_DATA:_
========
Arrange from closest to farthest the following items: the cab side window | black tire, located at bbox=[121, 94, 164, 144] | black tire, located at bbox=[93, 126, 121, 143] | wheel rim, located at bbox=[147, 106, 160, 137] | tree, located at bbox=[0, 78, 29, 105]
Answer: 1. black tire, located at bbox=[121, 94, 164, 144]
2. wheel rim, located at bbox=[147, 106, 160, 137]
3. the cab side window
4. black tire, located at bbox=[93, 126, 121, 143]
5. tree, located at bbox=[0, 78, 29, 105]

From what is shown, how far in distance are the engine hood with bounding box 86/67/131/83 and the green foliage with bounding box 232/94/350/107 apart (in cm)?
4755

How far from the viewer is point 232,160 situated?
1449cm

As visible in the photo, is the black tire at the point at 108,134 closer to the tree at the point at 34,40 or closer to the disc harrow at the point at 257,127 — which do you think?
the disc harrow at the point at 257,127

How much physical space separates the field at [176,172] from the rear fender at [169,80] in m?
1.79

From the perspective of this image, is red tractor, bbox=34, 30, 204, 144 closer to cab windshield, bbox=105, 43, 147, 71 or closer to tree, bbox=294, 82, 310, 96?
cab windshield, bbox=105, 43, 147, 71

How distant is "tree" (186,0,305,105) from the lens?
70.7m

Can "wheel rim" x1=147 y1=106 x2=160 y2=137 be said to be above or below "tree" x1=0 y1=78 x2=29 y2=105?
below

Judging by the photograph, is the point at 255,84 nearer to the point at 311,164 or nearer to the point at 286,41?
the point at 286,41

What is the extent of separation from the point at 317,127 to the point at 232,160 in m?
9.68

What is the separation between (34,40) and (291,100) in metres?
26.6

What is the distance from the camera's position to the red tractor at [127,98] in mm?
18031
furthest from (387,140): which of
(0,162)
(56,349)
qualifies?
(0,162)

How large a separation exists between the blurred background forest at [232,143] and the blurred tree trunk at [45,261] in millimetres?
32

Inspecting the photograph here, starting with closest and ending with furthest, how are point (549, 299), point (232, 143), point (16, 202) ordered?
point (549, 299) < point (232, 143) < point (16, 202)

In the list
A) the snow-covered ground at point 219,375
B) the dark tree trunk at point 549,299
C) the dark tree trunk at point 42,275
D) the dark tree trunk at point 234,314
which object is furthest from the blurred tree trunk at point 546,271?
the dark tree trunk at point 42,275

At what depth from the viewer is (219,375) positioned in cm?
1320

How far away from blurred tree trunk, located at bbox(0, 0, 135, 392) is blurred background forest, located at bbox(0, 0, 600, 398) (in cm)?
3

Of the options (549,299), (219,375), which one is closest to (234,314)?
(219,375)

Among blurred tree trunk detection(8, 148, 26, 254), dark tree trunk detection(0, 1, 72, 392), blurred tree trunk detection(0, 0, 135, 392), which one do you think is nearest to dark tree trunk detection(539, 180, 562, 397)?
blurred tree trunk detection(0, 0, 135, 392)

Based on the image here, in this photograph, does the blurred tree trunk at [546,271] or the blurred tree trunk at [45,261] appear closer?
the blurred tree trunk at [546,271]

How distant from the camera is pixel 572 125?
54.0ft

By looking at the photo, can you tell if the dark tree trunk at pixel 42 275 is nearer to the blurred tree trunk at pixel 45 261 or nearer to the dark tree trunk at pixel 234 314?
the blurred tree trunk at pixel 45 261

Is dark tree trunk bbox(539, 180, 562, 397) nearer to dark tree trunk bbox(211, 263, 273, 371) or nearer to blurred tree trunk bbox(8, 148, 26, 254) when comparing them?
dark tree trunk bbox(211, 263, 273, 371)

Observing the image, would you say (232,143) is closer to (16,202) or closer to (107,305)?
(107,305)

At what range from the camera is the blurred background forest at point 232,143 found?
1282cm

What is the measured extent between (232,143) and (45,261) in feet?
========
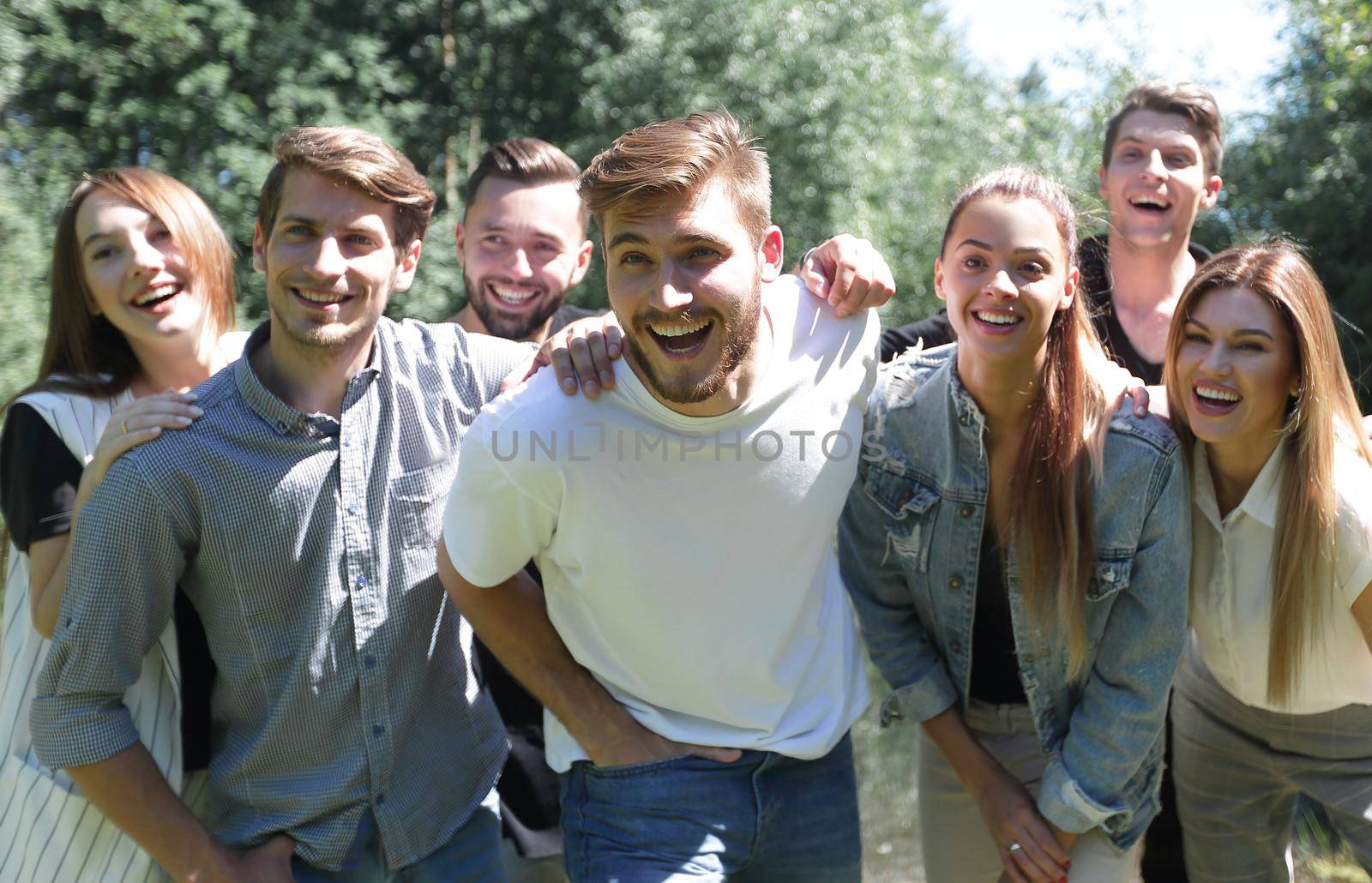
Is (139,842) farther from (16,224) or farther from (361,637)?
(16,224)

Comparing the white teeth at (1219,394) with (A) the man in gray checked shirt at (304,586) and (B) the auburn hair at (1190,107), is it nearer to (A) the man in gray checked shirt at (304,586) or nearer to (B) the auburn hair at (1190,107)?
========
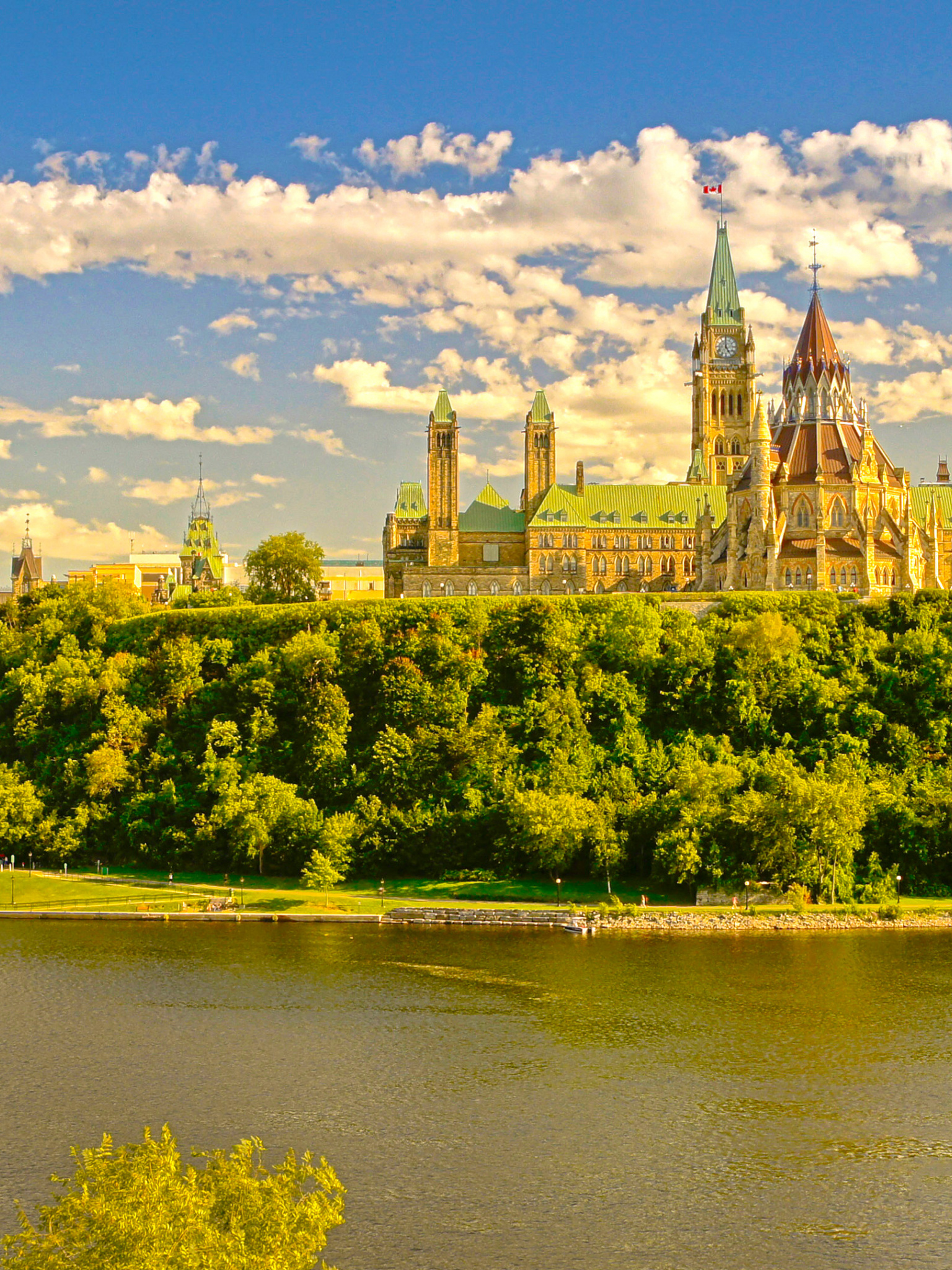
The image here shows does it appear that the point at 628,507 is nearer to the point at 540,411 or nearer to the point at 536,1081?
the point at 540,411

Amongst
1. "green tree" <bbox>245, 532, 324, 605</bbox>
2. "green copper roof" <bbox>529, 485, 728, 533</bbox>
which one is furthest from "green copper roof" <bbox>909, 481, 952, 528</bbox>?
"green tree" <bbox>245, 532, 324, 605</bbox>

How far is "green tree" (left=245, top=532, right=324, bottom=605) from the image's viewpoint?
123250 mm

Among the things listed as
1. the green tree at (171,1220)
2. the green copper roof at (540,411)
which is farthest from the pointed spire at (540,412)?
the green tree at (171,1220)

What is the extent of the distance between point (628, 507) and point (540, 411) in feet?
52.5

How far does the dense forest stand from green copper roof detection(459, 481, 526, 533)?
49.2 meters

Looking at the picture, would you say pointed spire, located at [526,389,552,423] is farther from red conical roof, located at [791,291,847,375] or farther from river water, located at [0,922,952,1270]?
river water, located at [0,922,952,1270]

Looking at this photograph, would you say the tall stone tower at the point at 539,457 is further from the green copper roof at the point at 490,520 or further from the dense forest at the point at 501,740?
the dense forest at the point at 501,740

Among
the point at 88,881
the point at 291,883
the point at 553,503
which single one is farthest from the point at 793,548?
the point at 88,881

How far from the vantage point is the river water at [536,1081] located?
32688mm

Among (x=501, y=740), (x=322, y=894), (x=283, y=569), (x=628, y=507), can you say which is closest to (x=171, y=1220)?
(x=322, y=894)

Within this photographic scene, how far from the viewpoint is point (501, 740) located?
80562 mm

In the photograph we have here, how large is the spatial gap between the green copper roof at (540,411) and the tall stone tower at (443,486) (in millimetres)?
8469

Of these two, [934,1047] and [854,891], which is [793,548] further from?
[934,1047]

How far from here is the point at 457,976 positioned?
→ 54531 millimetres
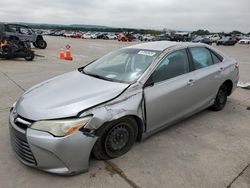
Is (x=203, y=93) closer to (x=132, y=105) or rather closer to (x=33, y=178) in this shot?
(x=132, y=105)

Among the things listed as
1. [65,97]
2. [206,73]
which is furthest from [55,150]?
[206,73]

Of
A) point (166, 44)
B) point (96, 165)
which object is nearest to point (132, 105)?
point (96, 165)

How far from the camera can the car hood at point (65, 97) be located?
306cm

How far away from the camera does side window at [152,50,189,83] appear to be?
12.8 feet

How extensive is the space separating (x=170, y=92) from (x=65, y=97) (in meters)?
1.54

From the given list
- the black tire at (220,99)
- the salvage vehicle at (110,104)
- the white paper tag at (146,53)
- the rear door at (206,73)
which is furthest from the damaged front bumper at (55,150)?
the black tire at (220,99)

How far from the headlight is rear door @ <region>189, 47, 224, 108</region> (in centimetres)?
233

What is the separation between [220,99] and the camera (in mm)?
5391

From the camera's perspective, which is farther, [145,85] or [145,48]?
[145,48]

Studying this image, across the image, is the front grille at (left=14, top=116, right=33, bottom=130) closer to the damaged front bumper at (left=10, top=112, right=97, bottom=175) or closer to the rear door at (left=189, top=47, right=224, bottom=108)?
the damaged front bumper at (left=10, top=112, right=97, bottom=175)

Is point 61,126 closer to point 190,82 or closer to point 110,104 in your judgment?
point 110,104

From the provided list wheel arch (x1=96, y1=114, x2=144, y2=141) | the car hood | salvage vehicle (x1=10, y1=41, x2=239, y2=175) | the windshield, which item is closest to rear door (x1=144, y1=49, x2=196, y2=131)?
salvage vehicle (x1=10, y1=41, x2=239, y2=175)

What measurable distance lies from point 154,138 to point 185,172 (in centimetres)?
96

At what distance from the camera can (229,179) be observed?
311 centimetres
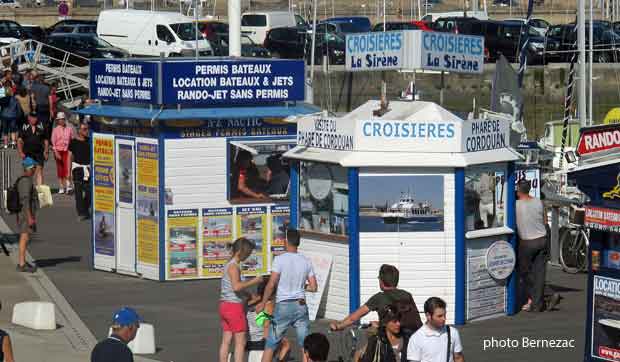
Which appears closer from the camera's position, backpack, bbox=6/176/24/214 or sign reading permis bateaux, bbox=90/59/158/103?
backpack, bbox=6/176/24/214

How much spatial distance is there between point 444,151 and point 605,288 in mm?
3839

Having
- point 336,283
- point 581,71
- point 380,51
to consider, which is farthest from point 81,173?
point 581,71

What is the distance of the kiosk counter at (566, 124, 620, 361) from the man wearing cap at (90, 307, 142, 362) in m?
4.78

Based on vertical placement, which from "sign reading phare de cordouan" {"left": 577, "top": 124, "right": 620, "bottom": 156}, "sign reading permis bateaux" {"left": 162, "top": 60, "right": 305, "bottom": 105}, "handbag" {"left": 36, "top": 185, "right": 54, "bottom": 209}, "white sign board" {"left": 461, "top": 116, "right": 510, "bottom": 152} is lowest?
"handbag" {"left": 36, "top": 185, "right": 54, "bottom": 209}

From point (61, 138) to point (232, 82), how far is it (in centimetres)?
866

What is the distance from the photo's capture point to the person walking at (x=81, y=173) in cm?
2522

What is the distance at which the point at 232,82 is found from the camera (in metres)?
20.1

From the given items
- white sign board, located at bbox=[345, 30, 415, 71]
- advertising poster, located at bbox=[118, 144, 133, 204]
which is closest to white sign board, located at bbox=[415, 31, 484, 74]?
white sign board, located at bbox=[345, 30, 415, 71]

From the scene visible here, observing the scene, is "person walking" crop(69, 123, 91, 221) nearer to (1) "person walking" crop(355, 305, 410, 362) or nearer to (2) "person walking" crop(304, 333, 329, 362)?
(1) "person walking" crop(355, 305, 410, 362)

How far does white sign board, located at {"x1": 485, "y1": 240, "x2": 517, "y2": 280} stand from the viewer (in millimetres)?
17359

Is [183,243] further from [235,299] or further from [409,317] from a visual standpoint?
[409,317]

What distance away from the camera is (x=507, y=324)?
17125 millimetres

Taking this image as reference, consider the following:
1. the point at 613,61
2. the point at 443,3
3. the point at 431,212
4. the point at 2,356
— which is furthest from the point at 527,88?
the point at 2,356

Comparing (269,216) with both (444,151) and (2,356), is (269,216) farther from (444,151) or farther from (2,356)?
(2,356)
========
_TASK REQUIREMENTS:_
Please pick out each line of the records that contains the word "given" and copy those lines in full. Treat uppercase and lowercase as different.

_RESULT OF THE EXERCISE:_
From the given list
From the given items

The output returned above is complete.